____ PASSAGE

Published: 16.07 - 2018 12:56Printer version    
The proposed amendment will allow for agricultural and fisheries products from Western Sahara to enter the EU market via Morocco.

WHAT IS WRONG WITH THIS PROPOSAL?
Find out in our briefing, outlining the most problematic aspects of the proposed amendment to include Western Sahara into the EU-Morocco Trade Agreement. Download the briefing here.
In December 2016, the Court of Justice of the European Union had ruled that no Association or Trade Agreement with Morocco could be applied to Western Sahara, as this is a territory that is "separate and distinct" from any country in the world, including Morocco. The only possibility to have an EU-Morocco agreement lawfully affect Western Sahara, the Court stated, is with the explicit consent of the people of the territory.

But the people of Western Sahara, the Saharawis, have not consented to the proposal lumping their occupied homeland in with Morocco.

________
____ RECORDED DATA

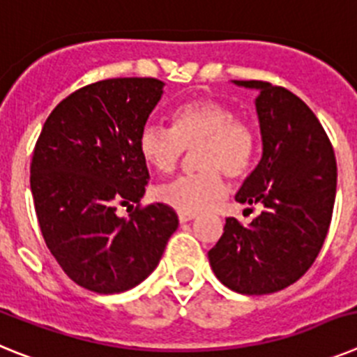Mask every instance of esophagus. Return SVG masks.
Masks as SVG:
<instances>
[{
  "mask_svg": "<svg viewBox=\"0 0 357 357\" xmlns=\"http://www.w3.org/2000/svg\"><path fill=\"white\" fill-rule=\"evenodd\" d=\"M195 218V214H188V213H178V222L185 223V222H191Z\"/></svg>",
  "mask_w": 357,
  "mask_h": 357,
  "instance_id": "34e87169",
  "label": "esophagus"
}]
</instances>
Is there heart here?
Segmentation results:
<instances>
[{"label": "heart", "instance_id": "obj_1", "mask_svg": "<svg viewBox=\"0 0 357 357\" xmlns=\"http://www.w3.org/2000/svg\"><path fill=\"white\" fill-rule=\"evenodd\" d=\"M137 148L151 169L169 175L193 153L197 173L155 189V198L178 213L197 214L222 198L225 178L241 181L250 173L257 153V132L234 109L214 98H200L175 107L169 130L146 125Z\"/></svg>", "mask_w": 357, "mask_h": 357}]
</instances>
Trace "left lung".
<instances>
[{"instance_id":"1","label":"left lung","mask_w":357,"mask_h":357,"mask_svg":"<svg viewBox=\"0 0 357 357\" xmlns=\"http://www.w3.org/2000/svg\"><path fill=\"white\" fill-rule=\"evenodd\" d=\"M234 84L259 89L263 157L236 200L261 206V213L250 225L227 218L207 255L227 288L268 295L296 282L320 254L336 197V157L318 118L296 94L263 80Z\"/></svg>"}]
</instances>
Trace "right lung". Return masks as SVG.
<instances>
[{
  "instance_id": "right-lung-1",
  "label": "right lung",
  "mask_w": 357,
  "mask_h": 357,
  "mask_svg": "<svg viewBox=\"0 0 357 357\" xmlns=\"http://www.w3.org/2000/svg\"><path fill=\"white\" fill-rule=\"evenodd\" d=\"M157 78H109L64 98L33 148L30 185L40 232L66 275L94 293H121L159 264L178 216L141 207L150 181L137 137L162 96ZM128 218L118 206H133Z\"/></svg>"
}]
</instances>
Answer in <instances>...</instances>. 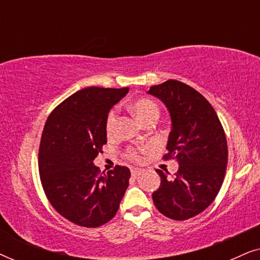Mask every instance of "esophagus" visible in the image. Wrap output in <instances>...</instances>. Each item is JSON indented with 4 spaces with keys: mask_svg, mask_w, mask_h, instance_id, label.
<instances>
[{
    "mask_svg": "<svg viewBox=\"0 0 260 260\" xmlns=\"http://www.w3.org/2000/svg\"><path fill=\"white\" fill-rule=\"evenodd\" d=\"M142 173L143 172H142L141 169H131V176L135 177V179H137V177L140 176Z\"/></svg>",
    "mask_w": 260,
    "mask_h": 260,
    "instance_id": "esophagus-1",
    "label": "esophagus"
}]
</instances>
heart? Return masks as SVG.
I'll return each instance as SVG.
<instances>
[{
	"instance_id": "b5f03b06",
	"label": "heart",
	"mask_w": 260,
	"mask_h": 260,
	"mask_svg": "<svg viewBox=\"0 0 260 260\" xmlns=\"http://www.w3.org/2000/svg\"><path fill=\"white\" fill-rule=\"evenodd\" d=\"M130 109L133 110L137 118L142 123L148 124L150 122H156L159 116V108L154 101L149 98H138L131 103ZM117 123V113L115 110H111L108 113L105 119V131L109 136L115 134ZM142 150L137 148H127L125 150V157L131 162H138L142 158Z\"/></svg>"
}]
</instances>
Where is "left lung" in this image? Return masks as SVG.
<instances>
[{"mask_svg":"<svg viewBox=\"0 0 260 260\" xmlns=\"http://www.w3.org/2000/svg\"><path fill=\"white\" fill-rule=\"evenodd\" d=\"M161 99L172 116L163 159H177L179 170L161 176L158 189L152 193L156 208L173 220H187L204 212L214 201L226 174V135L215 110L189 85L167 80L148 91Z\"/></svg>","mask_w":260,"mask_h":260,"instance_id":"left-lung-1","label":"left lung"}]
</instances>
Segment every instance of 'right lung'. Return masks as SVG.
<instances>
[{
  "label": "right lung",
  "instance_id": "add662e5",
  "mask_svg": "<svg viewBox=\"0 0 260 260\" xmlns=\"http://www.w3.org/2000/svg\"><path fill=\"white\" fill-rule=\"evenodd\" d=\"M127 91L83 88L60 103L46 120L39 147L42 188L55 211L76 225L94 229L109 222L129 186L126 167L101 174L93 165L106 143V116Z\"/></svg>",
  "mask_w": 260,
  "mask_h": 260
}]
</instances>
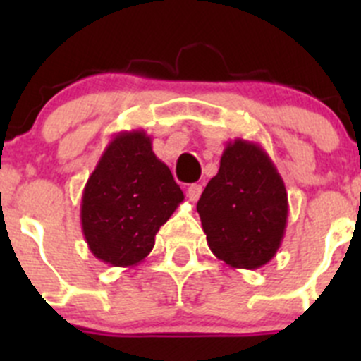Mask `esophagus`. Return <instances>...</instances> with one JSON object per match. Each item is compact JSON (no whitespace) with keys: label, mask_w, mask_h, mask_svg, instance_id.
Instances as JSON below:
<instances>
[{"label":"esophagus","mask_w":361,"mask_h":361,"mask_svg":"<svg viewBox=\"0 0 361 361\" xmlns=\"http://www.w3.org/2000/svg\"><path fill=\"white\" fill-rule=\"evenodd\" d=\"M201 194H202V185L194 183L187 188V197L190 202H197L199 197H201Z\"/></svg>","instance_id":"obj_1"}]
</instances>
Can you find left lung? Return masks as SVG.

________

# WHAT YOU NEED TO DO:
Please reproduce word for word the stretch of the Western Sahara text from "WHAT IS WRONG" through "of the territory.".

# ANSWER TO THIS TASK:
WHAT IS WRONG WITH THIS PROPOSAL?
Find out in our briefing, outlining the most problematic aspects of the proposed amendment to include Western Sahara into the EU-Morocco Trade Agreement. Download the briefing here.
In December 2016, the Court of Justice of the European Union had ruled that no Association or Trade Agreement with Morocco could be applied to Western Sahara, as this is a territory that is "separate and distinct" from any country in the world, including Morocco. The only possibility to have an EU-Morocco agreement lawfully affect Western Sahara, the Court stated, is with the explicit consent of the people of the territory.